__TEXT SHOWN__.
################

Thursday, November 09, 2006

No Matter How You Cut It, Rumsfeld Hewed to Counter-insurgency Doctrine

Fire of Liberty

I know he's out the door but folks should think twice about dumping all the blame of our rough patch in Iraq on Donald Rumsfeld's stubbornness and refusal to listen to a generals on increasing troop strength in Iraq when in reality he was following military doctrine with regards to fighting a classic counter-insurgency as well as trying to avoid the problems that plagued us with regards to Vietnam. If you want to really understand what's behind Secretary Rumsfeld's thinking with regards to troop strength and our current fight in Iraq, I recommend you take a look at this post in The Corner by historian Victor Davis Hanson:
So we are down to his supposed responsibility for the later effort to stop the 3-year plus insurgency, whose denouement is not yet known. Rumsfeld's supposed error that drew such ire was troop levels, i.e., that he did not wish to repeat a huge presence in the manner of Vietnam, but sought to skip the 1964-1971 era morass, and go directly to the 1972-5 Vietnamization strategy of training troops, providing aid, and using air power.

################

__INFORMATION PROVIDED__.
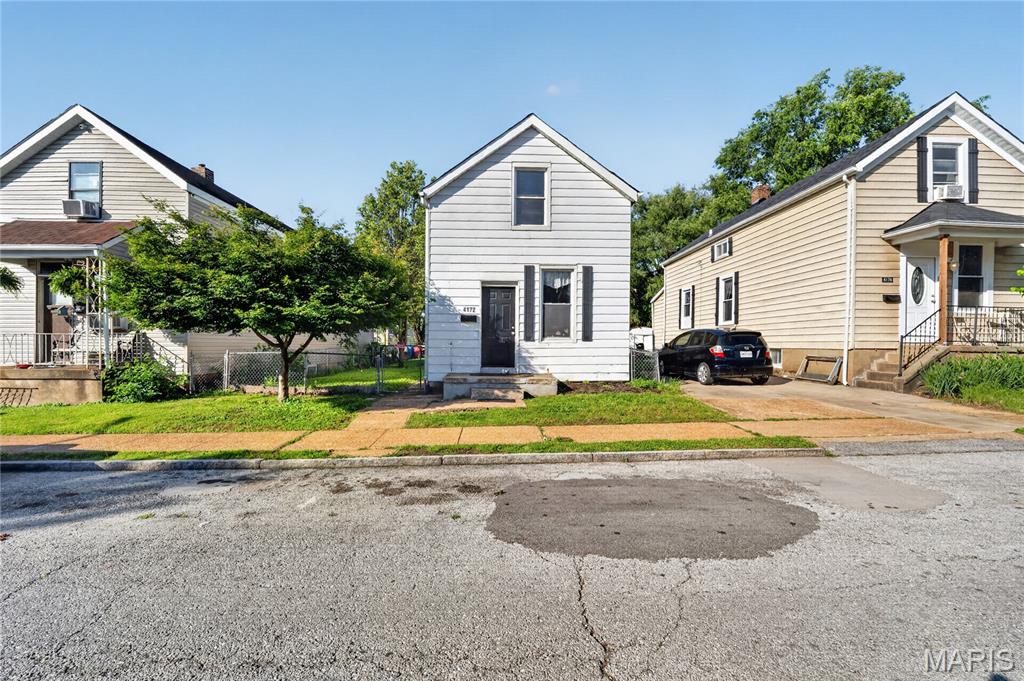 Concordia Heights - Residential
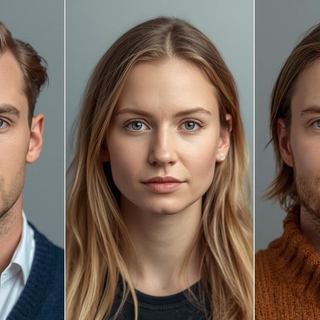 Casting Internacional – Actores Británicos, Norteamericanos, Nórdicos o Franceses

################

__WHAT THIS TASK INVOLVES__.
Pick up the post on Rumsfeld and counter-insurgency after its last sentence and carry it on. The data above has nothing to do with the post on Rumsfeld and counter-insurgency.

__ANSWER TO THIS PROBLEM__.
I think he was right, and that most troops in Iraq today would agree. I was just talking to a Marine Lt. back from Haditha and Hit; his chief worry was not too few Americans, but rather Iraqi Security Forces insidiously expecting Americans to do their own security patrolling. Since sending in tens of thousands to do a Grozny-like smash-up is both politically impossible and antithetical to American policy, I don't see the advantage of more troops at all, especially when we will soon near 400,000 Iraqis in arms, which, together with coalition forces of ca. 150,000, would in theory provide 555,000—or more than the "peacetime" army of Saddam's. As a rule in history, it is not just the size, but the nature, rules of engagement, and mission, of armies that matter.

For the future, neither precipitous withdrawal nor a big build-up are the right solutions, the former will leave chaos, the latter will only ensure perpetual Iraqi dependency. As it is, there are too many support troops over in Iraq in compounds, who are not out with Iraqis themselves; more troops will only ensure an even bigger footprint and more USA-like enclaves. Abezaid, Casey, Petraeus, McMaster, etc. understand counter-insurgency and the need for a long-term commitment that marries political autonomy for the Iraqis with American aid, commandos, and air support. Rumsfeld supported them all.
One can assume from VDH's post that instead of Rumsfeld being a ideologue who was doing things his way and the hell with others(Like Robert McNamara) the Defense chief was indeed an individual who studied his history and was well versed in what it takes and how right he was in referring to our war against Islamic fundamentalism as a "long hard slog."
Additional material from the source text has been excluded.